But what does work–spectacularly–is the narrative device of returning, at last, to the hours before the disaster as we learn how the events unfolded that lead to the demise of Chernobyl’s Reactor 4. After a panorama shot of Pripyat on that Friday morning, we see Dyatlov heading off to the plant. In Brykanov’s office, they and Fomin discuss the upcoming test. They speak of promotions, should they successfully complete it, and after Brykanov and Dyatlov leave, Fomin–in line for Brykanov’s job–leans against the wall behind Brykanov’s desk, as if trying it out. We also learn of the postponement of the test until after midnight due to worry from Kiev about the possible loss of power–and the decision by Dyatlov to run the reactor at reduced power until then.
This is where the episode comes full circle to the first episode, where the first shots of the control room reveal the confusion and panic at what has just happened. Back in the courtroom, after Khomyuk testifies about the lack of preparation of the night shift for te test–they had no idea they were expected to run a test and were given confusing instructions–Legasov explains the science behind the running of an RBMK nuclear reactor and what caused it to fail, using a very effective combination of red and blue cards (red, representing rising reactivity; blue, those forces that would make reactivity decline) to demonstrate the balance required. This visual device serves brilliantly to illustrate what happened, starting with the reactivity-poisoning xenon that began to build up when the reactor was run for 12 hours on low power. As Legasov narrates the story of the reactor’s final hours and minutes, we see what was happening in the control room at each step. Once again, even though I know what is going to happen, I’m overwhelmed by the feeling that maybe, just maybe, if things go right, the disaster can be averted—but balanced, evenly at first but then, increasingly outweighed–by the knowledge of where this is all headed (much like the situation in the reactor itself). We see the impatient Dyatlov urging the inexperienced Toptunov to “stop procrastinating” and decrease the power more quickly. We see Akimov try to object, only to be threatened with loss of his job. Somehow, Toptunov loses control of the power-down and it goes nearly to zero. Dyatlov orders them to pull out control rods to restart the “stalled” reactor. Even after pulling almost all of them out, they can’t get the power to go above 200. So Akimov pushes the emergency shutdown button.
It should be noted that up until this point, while there was tension in the control room, the atmosphere had been more one of bickering about the test. Pushing the button should have taken the reactor back down to zero–but it instead acts as a detonator. Why?

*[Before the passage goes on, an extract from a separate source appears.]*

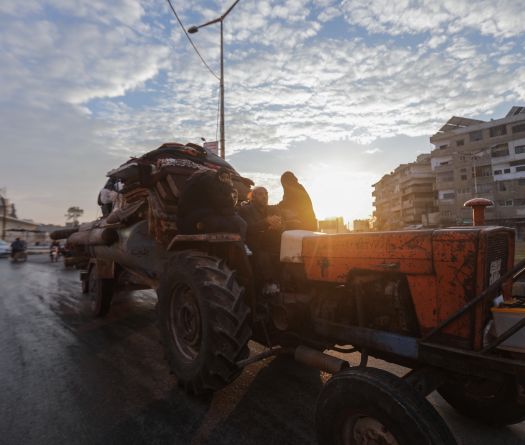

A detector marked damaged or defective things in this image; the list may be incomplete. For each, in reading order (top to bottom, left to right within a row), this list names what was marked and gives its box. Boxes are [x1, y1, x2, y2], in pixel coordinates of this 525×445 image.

rusty orange tractor [54, 143, 525, 444]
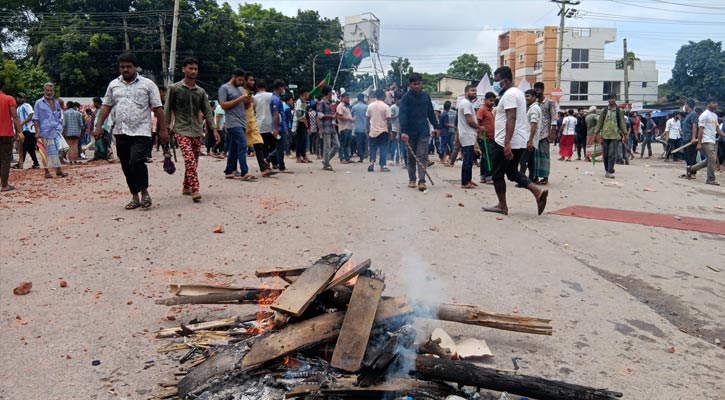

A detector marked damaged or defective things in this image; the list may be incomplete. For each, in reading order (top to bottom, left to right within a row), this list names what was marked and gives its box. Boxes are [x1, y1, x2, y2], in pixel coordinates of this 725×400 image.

burnt plank [272, 253, 350, 316]
burnt plank [330, 276, 384, 372]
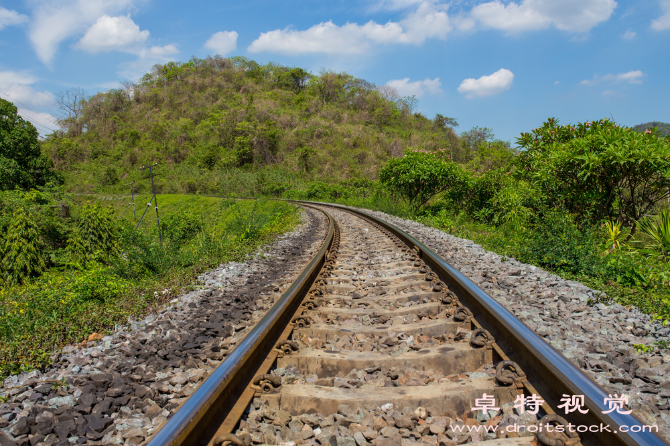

As it turns out, the control rods are tipped with graphite “to save money”, and the rods actually act as a catalyst. Power spikes. The control room stares in horror as the indicator spikes. In the reactor room itself, the control rods literally begin to jump up and down as the reactor goes critical and then explodes. We have come full circle, and we see the scenes that immediately preceded those control room scenes in the first episode, and we understand what those men could not–how a reactor that had been “switched off” could instead blow up. And we see, up close, what we had only seen from afar in that first episode, the immediate aftermath at the plant itself, the roof of reactor 4 blown open, the dancing flames, and that ethereal blue column of ionizing radiation.
*****
Chernobyl is now apparently the highest-ranking TV show of all time as per IMDB (at 9.7). What I loved about this show was the general willingness to let the real historical facts tell the story as much as possible, and where that was not possible, making reasonable, well-thought out substitutions. It is very, very clear that Mazin and Renck did extensive research. If there was an opportunity to augment the authenticity at any point, they took it, from using the actual evacuation recording from Pripyat to using the exact words of some of the players at crucial points. But I want to particularly commend the costumers and set dressers and the location scouts. As Slava Malamud pointed out in his Twitter commentary, this was not simply limited to choosing to film in a Soviet-era apartment complex and an existing RBMK reactor in Lithuania, but extended as deep as the shoes, the pottery, the brands of cigarettes, the office decor, and, of course, the clothing, which, with its wide ties and square-framed glasses to my eyes looks about 10 years out of date for 1986. In many cases, the resemblance between the actors and the characters they portrayed is uncanny–a combination of stellar casting and outstanding makeup. (I won’t even get into the amazing job they did portraying men suffering from ARS). The colour palette of the indoor scenes also evoked the drabness of late Soviet decor, contrasting dramatically to the invisibly-poisoned but lush countryside we see in Episode 4. But I particularly want to praise the decision not to use Russian accents–not just because, as Mazin puts it, that actors “act to accents” instead of pursuing a more natural style, but because what it did to me as a viewer: to break down that invisible barrier that different languages can erect in movies like this one. A person with an accent is an “other.” But a person who sounds like me (even a British version of me) is much more relatable–it is as if someone had placed a babelfish inside my ear and suddenly I can understand Russian. It also recognizes that there is, in fact, no one “Russian accent” – just as with Americans of various regionalities, Canadians, Brits, and Aussies, there are also regional–and national– Russian accents. (Death of Stalin famously used different English and American accents to represent a variety of Russian accents, and Chernobyl does a little of that with the language spoken by the Georgian liquidator in episode 4.)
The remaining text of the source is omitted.